### [Extrait de page]
Afin de donner vie à cette exposition, François Olislaeger s’appuie sur l’aide d’étudiants en arts plastiques de l’Université Picardie Jules Verne : Oriane Limousin, Balsem Jeridi, Mustafa Aslan, et Edouard Sautai. Treize artistes sont exposés, comme Pierrette Bloch, Anne-Marie Schneider, François Morellet, Vassiliki Tsekoura, ou encore Olivier Debré, ainsi que des œuvres de François Olislaeger.
Au sein d’une émulation créative de plusieurs générations d’artistes, quelle histoire de l’art inventer et écrire ensemble ? De quelle manière François Olislaeger revisite-t-il l’Histoire de l’histoire de l’art sous le prisme de l’art contemporain et de la bande dessinée ?
Une collaboration scénographique entre propos scientifique et propos artistique
L’exposition se compose de quatre axes déterminés par quatre notions : l’espace, le support, le geste et la main, présentés par quatre cubes. Les notions ont été fixées par l’historienne de l’art Cécile Debray, et les œuvres sélectionnées par l’artiste François Olislaeger. De quelle manière ? Selon l’historienne de l’art, ce qui fait une œuvre est l’espace dans lequel on crée, une grotte aussi bien qu’un atelier. Le support, tel qu’une feuille ou une toile. Le geste, celui de créer, de chanter, de danser, en bref, de se mettre en mouvement. La main, qui permet au geste de s’accomplir, de déposer une trace sur le support, de signifier, de communiquer. Afin d’illustrer ce propos scientifique, François Olislaeger sélectionne de manière instinctive, dans les réserves du FRAC Picardie, des œuvres faisant écho aux concepts énoncés par Cécile Debray comme des mains, des œuvres parlant d’espace, ayant un langage proche de la narration d’une bande dessinée, questionnant le geste de faire.
Vue d’un cube ouvert où se déploie un monde intérieur et où se rencontrent diverses références d’Histoire de l’art sous format miniature, Ces petits objets n’étaient nullement nécessaires à la survie matérielle du groupe, FRAC Picardie, Amiens, ©S.B.
Un travail de réflexion est conduit en amont, prenant en compte l’espace d’exposition. En partant de maquettes de cubes d’un mètre par un mètre, de quelle manière le visiteur pourrait-il déambuler entre ces formes ? Dans la salle d’exposition se trouvent des cubes ouverts, fermés, et dépliés. Cubes ouverts comme un white cube (type d’espace d’exposition répandu dans les années 70), cubes fermés comme réserves d’un musée, espace que le visiteur n’est pas amené à rencontrer, et cubes dépliés comme espace de travail, atelier de dessinateur. Sur une table-cube dépliée, les œuvres cohabitent, à travers différentes périodes de l’histoire artistique que l’artiste abolit en les exposant côte à côte, sur un même espace. Cette table horizontale rompt avec la verticalité des murs et casse l’idée de présenter, d’observer, des œuvres accrochées au mur.

### [Matériel fourni]
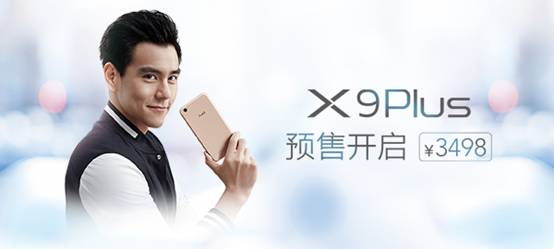 说明: C:\Users\tenri\Downloads\X9Plus预售海报\贴吧-600x270.jpg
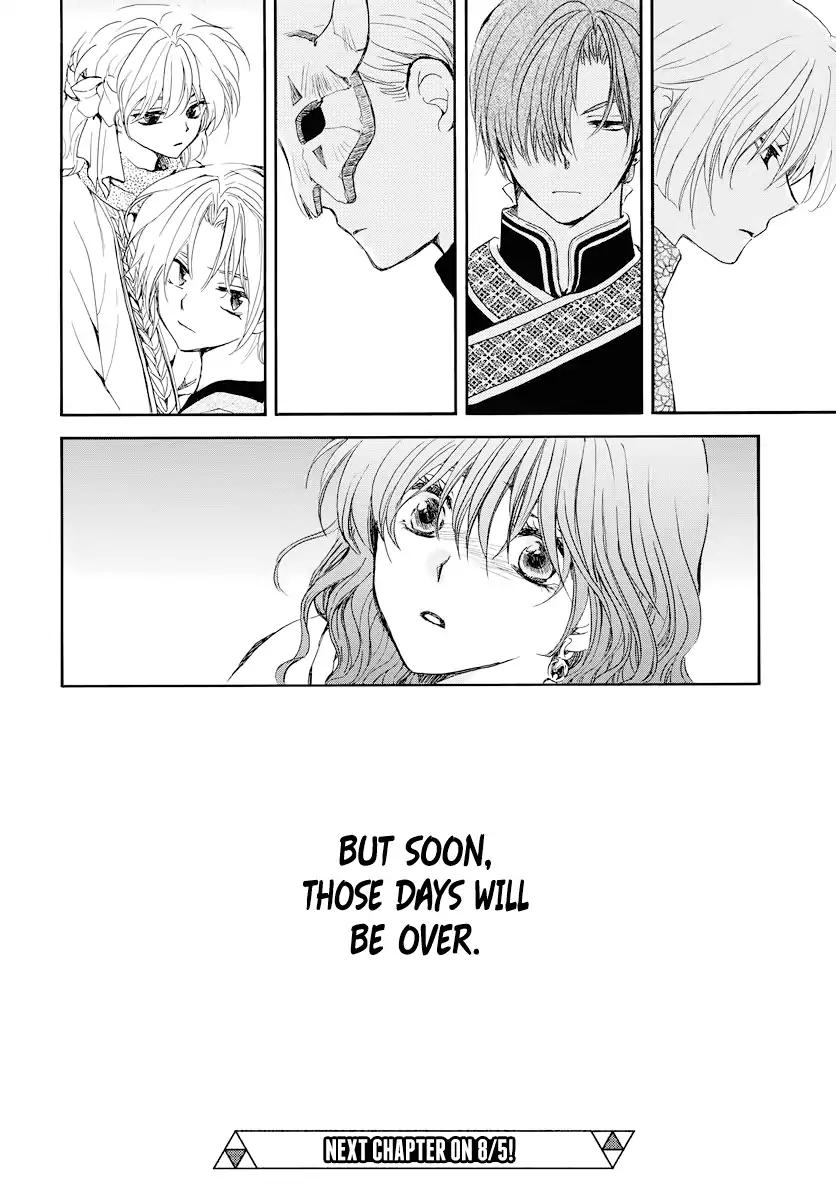 Akatsuki no Yona chapter 178 page 30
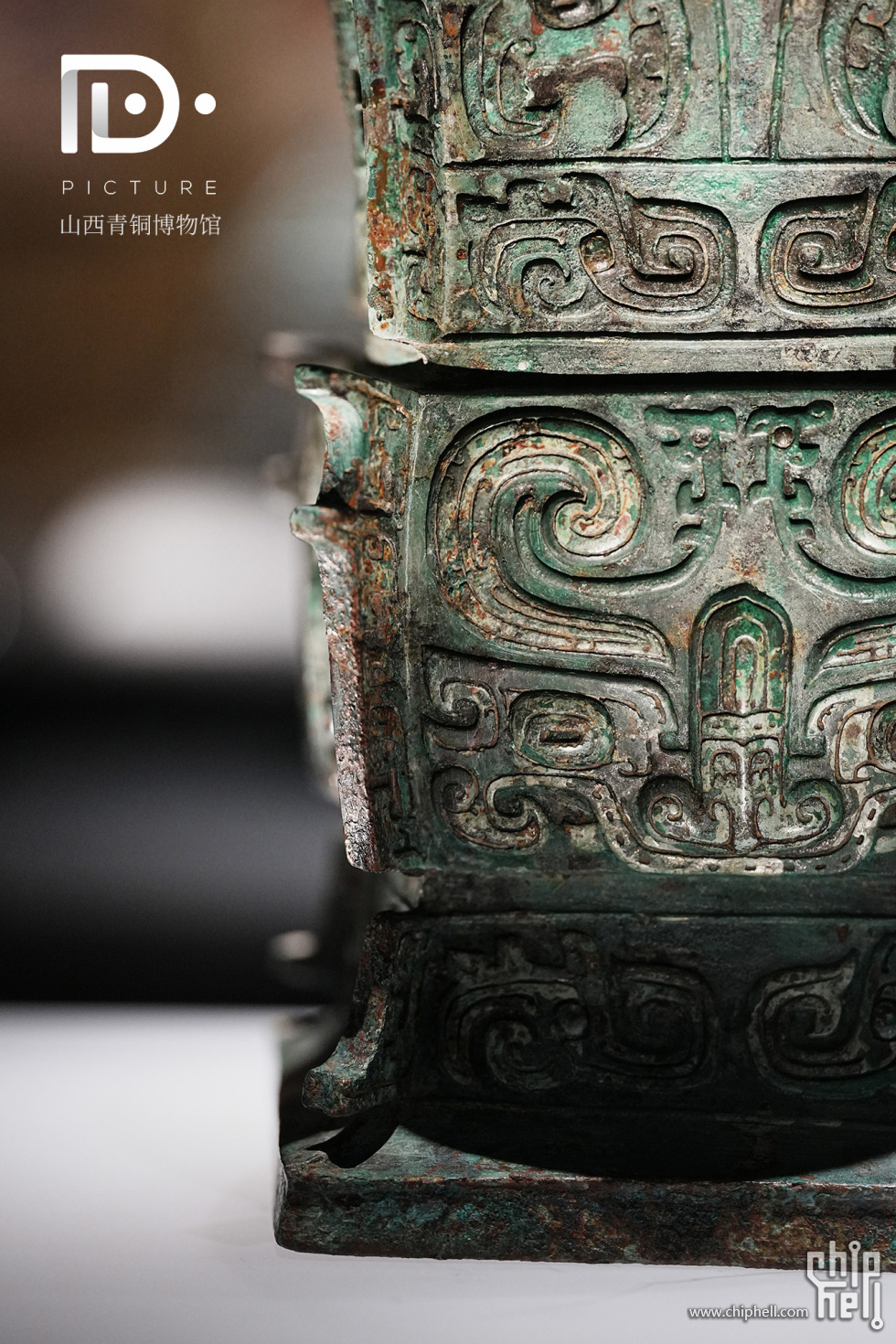 兽面纹方彝 (2).JPG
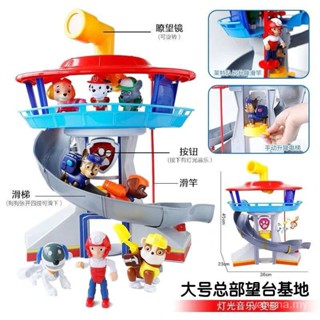 Paw Patrol ชุดของเล่นรถบัส Paw Patrol Li Da Gong สําหรับเด็ก MVYQ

### [Consigne A]
Dans l'extrait de page sur l'exposition de François Olislaeger, qui a fixé les quatre notions de l'exposition ?
### [Consigne B]
Prolongez le texte sur l'exposition de François Olislaeger au FRAC Picardie à partir de sa dernière phrase.

### [Réponse A]
L'historienne de l'art Cécile Debray.

### [Réponse B]
Vue d’un cube déplié formant une table où s’inscrivent des œuvres de papier et encre de chine, Ces petits objets n’étaient nullement nécessaires à la survie matérielle du groupe, FRAC Picardie, Amiens, ©S.B.
La bande dessinée : un art de raconter des histoires
« Pour moi, le dessin c’est un trait noir sur une feuille blanche. »
Abolissant les frontières artistiques, François Olislaeger crée des ponts entre la bande dessinée et les arts plastiques afin d’élaborer une œuvre pluridisciplinaire où se rencontrent des disciplines telles que le théâtre (il publie les Carnets d’Avignon, planche 2008-2012, après avoir passé plusieurs années de reportage au Festival d’Avignon, dans lesquels s’écrit une mémoire du théâtre contemporain), la danse (il réalise avec Mathilde Monnier, chorégraphe, la bande dessinée intitulée Mathilde : danser après tout, en 2013), et la musique.
L’artiste s’emploie à présenter un espace d’expression de l’Histoire de l’art unifiée et en continuité, où tout est lié, de la préhistoire à l’art contemporain. A titre d’exemple, dans la même pièce, l’artiste copie sur une simple feuille de papier avec un feutre noir, des peintures murales de la grotte de Lascaux, dessine la figure de la danseuse américaine Loïe Fuller, donne à voir la disposition des tableaux de l’exposition suprématiste et futuriste 0,10 (1916), et représente, par des traits simples, L’Homme qui marche de Giacometti (1960-61).
Gauche : François Olislaeger, La danse de Loïe Fuller, Ces petits objets n’étaient nullement nécessaires à la survie matérielle du groupe, FRAC Picardie, Amiens, ©S.B.
Droite : François Olislaeger, L’Homme qui marche de Giacometti, Ces petits objets n’étaient nullement nécessaires à la survie matérielle du groupe, FRAC Picardie, Amiens, ©S.B.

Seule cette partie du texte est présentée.